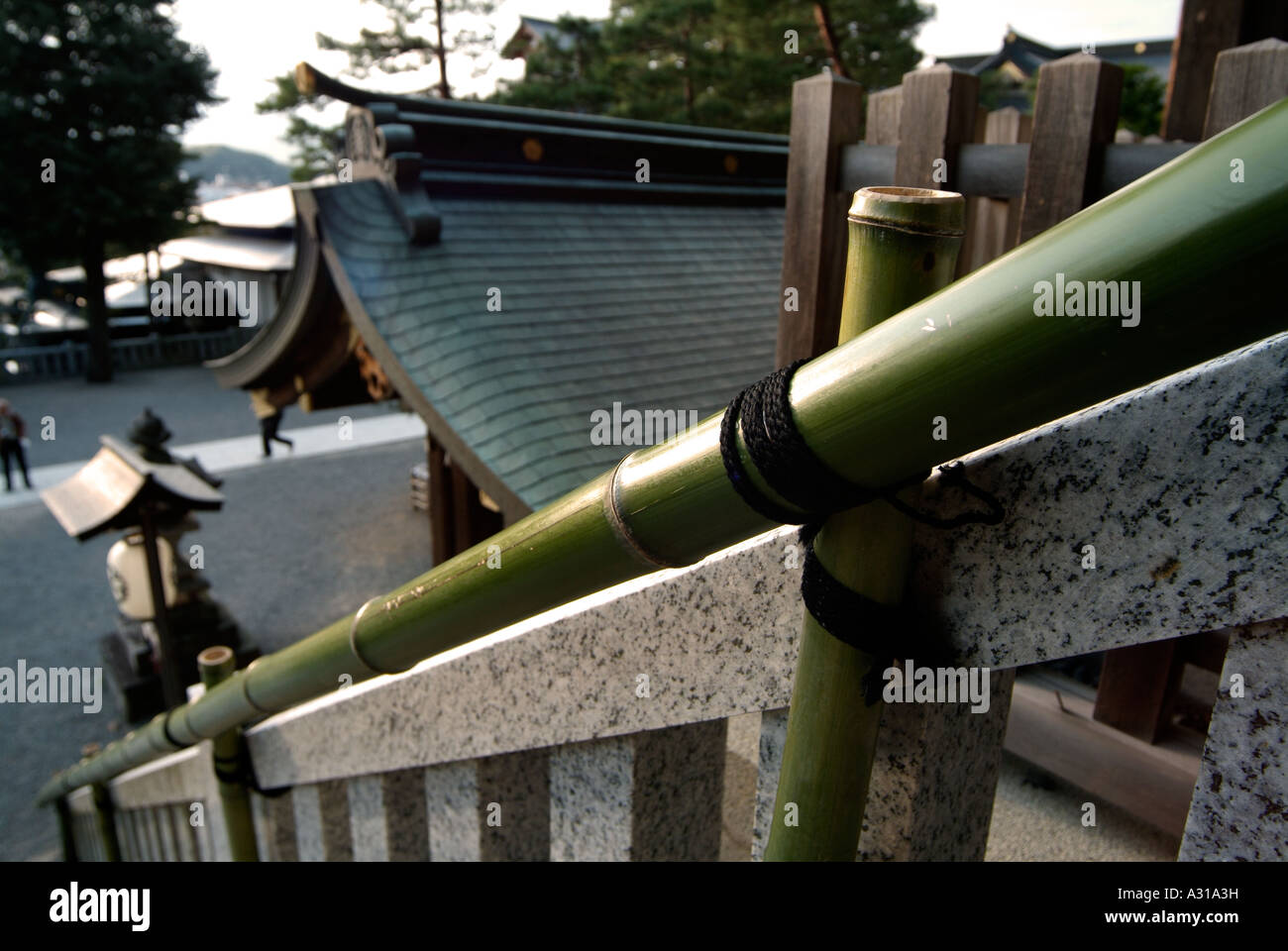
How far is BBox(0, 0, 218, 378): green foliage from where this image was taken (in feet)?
57.1

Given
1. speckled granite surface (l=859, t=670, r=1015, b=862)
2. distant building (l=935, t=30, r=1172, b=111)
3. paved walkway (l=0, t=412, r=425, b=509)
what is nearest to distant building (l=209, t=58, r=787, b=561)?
speckled granite surface (l=859, t=670, r=1015, b=862)

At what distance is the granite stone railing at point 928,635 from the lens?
0.59 meters

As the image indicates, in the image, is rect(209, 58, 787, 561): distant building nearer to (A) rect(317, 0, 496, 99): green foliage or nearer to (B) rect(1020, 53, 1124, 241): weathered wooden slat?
(B) rect(1020, 53, 1124, 241): weathered wooden slat

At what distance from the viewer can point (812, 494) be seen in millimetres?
653

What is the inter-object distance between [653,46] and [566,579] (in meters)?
17.5

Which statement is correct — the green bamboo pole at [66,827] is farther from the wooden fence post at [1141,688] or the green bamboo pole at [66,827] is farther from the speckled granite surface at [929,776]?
the speckled granite surface at [929,776]

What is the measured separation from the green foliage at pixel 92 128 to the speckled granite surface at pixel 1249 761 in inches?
824

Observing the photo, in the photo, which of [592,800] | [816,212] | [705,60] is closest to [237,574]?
[816,212]

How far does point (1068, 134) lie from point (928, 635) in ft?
4.68

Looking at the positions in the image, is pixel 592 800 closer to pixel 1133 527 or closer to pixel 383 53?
pixel 1133 527

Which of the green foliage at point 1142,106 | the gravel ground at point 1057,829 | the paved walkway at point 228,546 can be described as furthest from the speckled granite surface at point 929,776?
the green foliage at point 1142,106
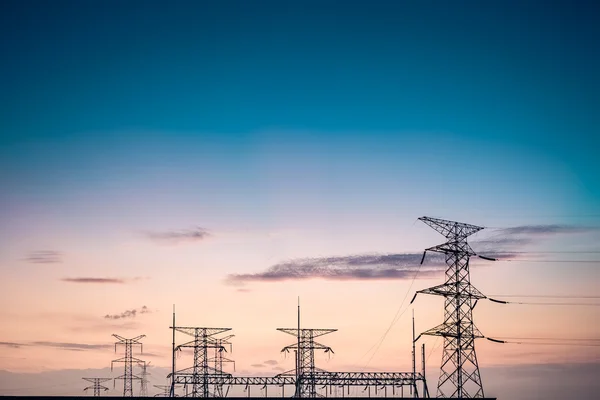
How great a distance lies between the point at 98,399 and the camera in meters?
131

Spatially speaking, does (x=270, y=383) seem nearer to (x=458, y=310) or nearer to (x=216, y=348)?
(x=216, y=348)

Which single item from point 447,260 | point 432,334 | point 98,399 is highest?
point 447,260

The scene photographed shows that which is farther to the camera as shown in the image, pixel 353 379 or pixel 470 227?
pixel 353 379

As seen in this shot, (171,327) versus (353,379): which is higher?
(171,327)

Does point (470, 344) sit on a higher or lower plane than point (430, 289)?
lower

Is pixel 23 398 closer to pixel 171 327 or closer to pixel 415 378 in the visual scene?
pixel 171 327

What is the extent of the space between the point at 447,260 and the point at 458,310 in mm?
7442

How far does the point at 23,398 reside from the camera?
486 feet

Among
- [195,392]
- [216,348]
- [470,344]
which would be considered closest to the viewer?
[470,344]

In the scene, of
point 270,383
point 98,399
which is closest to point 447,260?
point 98,399

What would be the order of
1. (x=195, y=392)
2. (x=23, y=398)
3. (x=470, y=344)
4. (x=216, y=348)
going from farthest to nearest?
(x=216, y=348)
(x=195, y=392)
(x=23, y=398)
(x=470, y=344)

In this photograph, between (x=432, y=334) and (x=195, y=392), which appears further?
(x=195, y=392)

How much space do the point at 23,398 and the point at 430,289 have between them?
70707 millimetres

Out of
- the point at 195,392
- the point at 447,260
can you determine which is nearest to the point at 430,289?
the point at 447,260
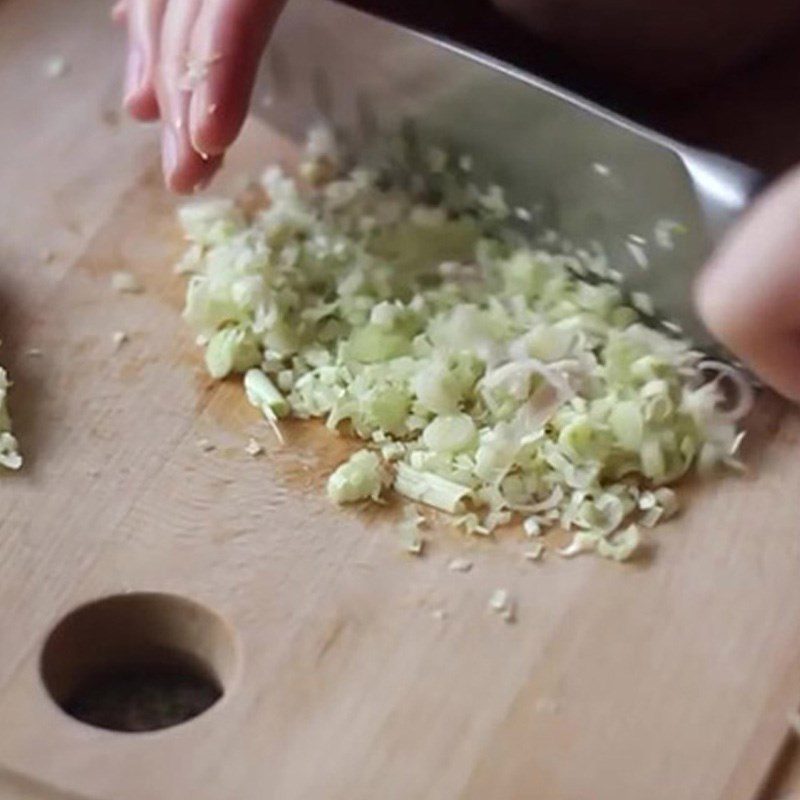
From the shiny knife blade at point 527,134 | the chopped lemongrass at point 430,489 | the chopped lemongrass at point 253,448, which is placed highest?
the shiny knife blade at point 527,134

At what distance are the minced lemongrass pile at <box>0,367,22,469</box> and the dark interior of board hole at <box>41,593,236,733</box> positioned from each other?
0.31 ft

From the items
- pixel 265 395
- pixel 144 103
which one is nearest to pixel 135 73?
pixel 144 103

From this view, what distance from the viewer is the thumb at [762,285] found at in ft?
2.63

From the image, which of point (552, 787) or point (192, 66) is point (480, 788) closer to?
point (552, 787)

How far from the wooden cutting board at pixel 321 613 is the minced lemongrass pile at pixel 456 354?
0.7 inches

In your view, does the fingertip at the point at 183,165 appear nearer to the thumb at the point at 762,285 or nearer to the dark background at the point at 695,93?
the dark background at the point at 695,93

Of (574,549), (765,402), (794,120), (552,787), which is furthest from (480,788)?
(794,120)

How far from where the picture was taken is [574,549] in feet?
2.96

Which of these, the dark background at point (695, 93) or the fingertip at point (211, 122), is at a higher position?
the dark background at point (695, 93)

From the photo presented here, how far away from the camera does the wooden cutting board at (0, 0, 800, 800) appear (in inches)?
32.3

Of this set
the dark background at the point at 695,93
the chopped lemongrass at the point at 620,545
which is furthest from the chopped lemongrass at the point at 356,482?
the dark background at the point at 695,93

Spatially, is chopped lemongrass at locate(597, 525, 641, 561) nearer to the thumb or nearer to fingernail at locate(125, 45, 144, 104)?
the thumb

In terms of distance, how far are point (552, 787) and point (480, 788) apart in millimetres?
29

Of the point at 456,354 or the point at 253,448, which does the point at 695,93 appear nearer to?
the point at 456,354
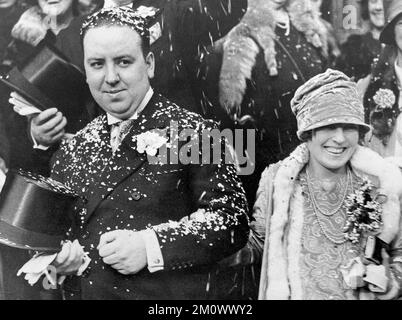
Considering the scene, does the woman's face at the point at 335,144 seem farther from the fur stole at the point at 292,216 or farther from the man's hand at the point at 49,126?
the man's hand at the point at 49,126

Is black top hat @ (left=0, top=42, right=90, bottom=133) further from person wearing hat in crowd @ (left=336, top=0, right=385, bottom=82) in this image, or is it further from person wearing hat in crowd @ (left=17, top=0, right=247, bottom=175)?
person wearing hat in crowd @ (left=336, top=0, right=385, bottom=82)

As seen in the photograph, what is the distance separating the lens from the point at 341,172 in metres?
3.97

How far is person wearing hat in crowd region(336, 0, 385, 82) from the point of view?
13.3ft

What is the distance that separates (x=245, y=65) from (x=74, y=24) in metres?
1.05

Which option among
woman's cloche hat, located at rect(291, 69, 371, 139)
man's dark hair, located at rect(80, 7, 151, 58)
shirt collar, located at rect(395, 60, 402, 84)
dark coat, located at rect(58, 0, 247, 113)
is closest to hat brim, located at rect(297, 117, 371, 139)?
woman's cloche hat, located at rect(291, 69, 371, 139)

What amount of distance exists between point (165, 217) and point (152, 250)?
202 mm

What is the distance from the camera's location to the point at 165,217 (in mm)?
3965

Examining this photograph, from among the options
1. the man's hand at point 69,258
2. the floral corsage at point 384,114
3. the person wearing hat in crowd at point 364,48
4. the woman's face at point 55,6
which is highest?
the woman's face at point 55,6

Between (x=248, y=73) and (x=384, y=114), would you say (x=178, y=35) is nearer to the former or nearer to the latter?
(x=248, y=73)

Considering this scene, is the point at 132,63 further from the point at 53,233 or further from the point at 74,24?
the point at 53,233

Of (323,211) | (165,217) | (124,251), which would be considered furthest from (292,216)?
(124,251)

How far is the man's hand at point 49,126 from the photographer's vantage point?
413cm

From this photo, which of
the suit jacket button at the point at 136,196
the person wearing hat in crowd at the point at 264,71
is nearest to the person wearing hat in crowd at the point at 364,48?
the person wearing hat in crowd at the point at 264,71

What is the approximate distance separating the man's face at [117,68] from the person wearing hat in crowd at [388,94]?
132 centimetres
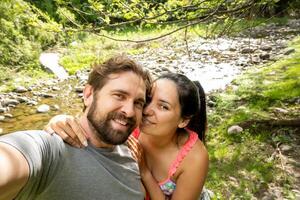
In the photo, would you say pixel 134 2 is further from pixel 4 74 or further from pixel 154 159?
pixel 4 74

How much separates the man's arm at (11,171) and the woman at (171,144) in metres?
1.20

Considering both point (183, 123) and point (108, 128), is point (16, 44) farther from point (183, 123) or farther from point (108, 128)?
point (108, 128)

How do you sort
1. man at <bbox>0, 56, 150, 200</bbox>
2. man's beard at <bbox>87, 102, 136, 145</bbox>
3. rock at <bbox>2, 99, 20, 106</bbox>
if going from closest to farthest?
1. man at <bbox>0, 56, 150, 200</bbox>
2. man's beard at <bbox>87, 102, 136, 145</bbox>
3. rock at <bbox>2, 99, 20, 106</bbox>

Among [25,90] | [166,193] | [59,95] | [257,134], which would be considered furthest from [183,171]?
[25,90]

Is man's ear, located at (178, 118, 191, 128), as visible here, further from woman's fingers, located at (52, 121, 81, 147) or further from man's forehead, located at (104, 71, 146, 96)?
woman's fingers, located at (52, 121, 81, 147)

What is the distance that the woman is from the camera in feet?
9.73

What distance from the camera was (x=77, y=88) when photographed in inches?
439

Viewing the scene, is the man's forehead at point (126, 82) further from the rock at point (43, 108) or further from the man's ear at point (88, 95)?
the rock at point (43, 108)

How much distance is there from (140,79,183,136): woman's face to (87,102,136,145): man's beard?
0.62 meters

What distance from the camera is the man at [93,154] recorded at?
1642 mm

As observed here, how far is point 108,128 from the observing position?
7.52ft

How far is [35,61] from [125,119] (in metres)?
13.6

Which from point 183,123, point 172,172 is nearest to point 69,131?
point 172,172

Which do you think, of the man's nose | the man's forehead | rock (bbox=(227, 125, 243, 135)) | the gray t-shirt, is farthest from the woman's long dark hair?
rock (bbox=(227, 125, 243, 135))
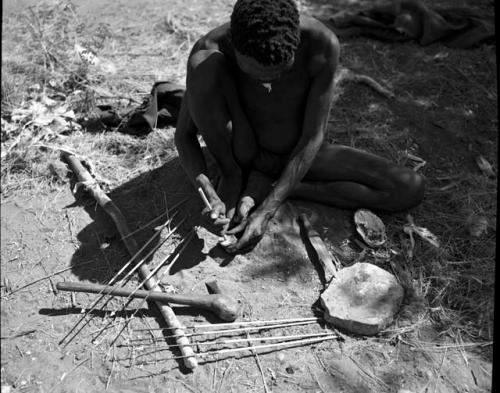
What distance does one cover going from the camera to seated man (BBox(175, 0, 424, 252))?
8.55 feet

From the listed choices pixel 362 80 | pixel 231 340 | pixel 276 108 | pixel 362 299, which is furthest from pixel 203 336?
pixel 362 80

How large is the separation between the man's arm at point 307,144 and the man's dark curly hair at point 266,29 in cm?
41

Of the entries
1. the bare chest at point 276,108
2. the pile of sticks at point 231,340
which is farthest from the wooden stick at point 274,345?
the bare chest at point 276,108

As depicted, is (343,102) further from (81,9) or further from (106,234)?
(81,9)

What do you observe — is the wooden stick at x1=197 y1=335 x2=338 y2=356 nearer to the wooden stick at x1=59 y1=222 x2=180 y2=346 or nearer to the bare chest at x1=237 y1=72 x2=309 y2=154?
the wooden stick at x1=59 y1=222 x2=180 y2=346

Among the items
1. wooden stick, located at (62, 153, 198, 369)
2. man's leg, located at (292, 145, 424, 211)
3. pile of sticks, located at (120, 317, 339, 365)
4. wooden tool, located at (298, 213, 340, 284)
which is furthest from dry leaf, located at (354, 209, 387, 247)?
wooden stick, located at (62, 153, 198, 369)

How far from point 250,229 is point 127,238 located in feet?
2.26

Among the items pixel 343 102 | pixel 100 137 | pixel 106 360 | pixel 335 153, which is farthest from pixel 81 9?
pixel 106 360

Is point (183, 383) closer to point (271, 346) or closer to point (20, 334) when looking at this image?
point (271, 346)

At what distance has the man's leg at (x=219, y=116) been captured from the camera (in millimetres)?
2688

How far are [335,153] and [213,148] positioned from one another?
72 centimetres

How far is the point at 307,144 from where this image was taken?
2.88 metres

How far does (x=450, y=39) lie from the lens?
489 cm

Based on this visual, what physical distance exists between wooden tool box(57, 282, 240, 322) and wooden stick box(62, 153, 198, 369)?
5 centimetres
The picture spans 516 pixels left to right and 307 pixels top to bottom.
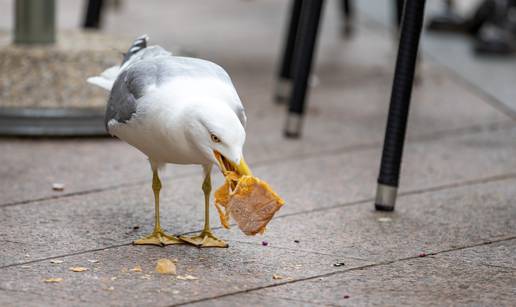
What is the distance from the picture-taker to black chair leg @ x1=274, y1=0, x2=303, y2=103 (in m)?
6.23

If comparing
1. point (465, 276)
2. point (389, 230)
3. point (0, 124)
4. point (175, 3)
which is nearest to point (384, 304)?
point (465, 276)

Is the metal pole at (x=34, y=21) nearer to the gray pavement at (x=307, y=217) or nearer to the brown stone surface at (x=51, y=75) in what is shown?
the brown stone surface at (x=51, y=75)

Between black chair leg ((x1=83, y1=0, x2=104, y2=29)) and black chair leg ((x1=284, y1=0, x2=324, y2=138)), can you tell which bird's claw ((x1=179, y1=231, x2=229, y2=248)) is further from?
black chair leg ((x1=83, y1=0, x2=104, y2=29))

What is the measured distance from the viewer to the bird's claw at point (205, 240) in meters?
3.68

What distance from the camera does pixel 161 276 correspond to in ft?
11.0

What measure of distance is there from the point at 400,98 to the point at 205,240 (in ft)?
3.36

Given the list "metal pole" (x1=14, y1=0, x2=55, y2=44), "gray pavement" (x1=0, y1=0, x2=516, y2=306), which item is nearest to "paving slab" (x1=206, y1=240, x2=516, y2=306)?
"gray pavement" (x1=0, y1=0, x2=516, y2=306)

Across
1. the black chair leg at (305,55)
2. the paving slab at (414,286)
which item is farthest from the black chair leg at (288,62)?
the paving slab at (414,286)

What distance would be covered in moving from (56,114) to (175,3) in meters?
5.62

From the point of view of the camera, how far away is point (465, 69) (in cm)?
755

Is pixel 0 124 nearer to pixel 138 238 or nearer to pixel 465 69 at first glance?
pixel 138 238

§ **REQUIREMENT**:
Copy out every line without change, beginning with the line that contains "From the point of view of" and continuing through the final line of the items, with both ends included.

§ **FULL SOLUTION**:
From the point of view of the camera, how far away is point (465, 69) (in cm)?
755

Is pixel 0 124 nearer to pixel 138 238 or nearer to pixel 465 69 at first glance?
pixel 138 238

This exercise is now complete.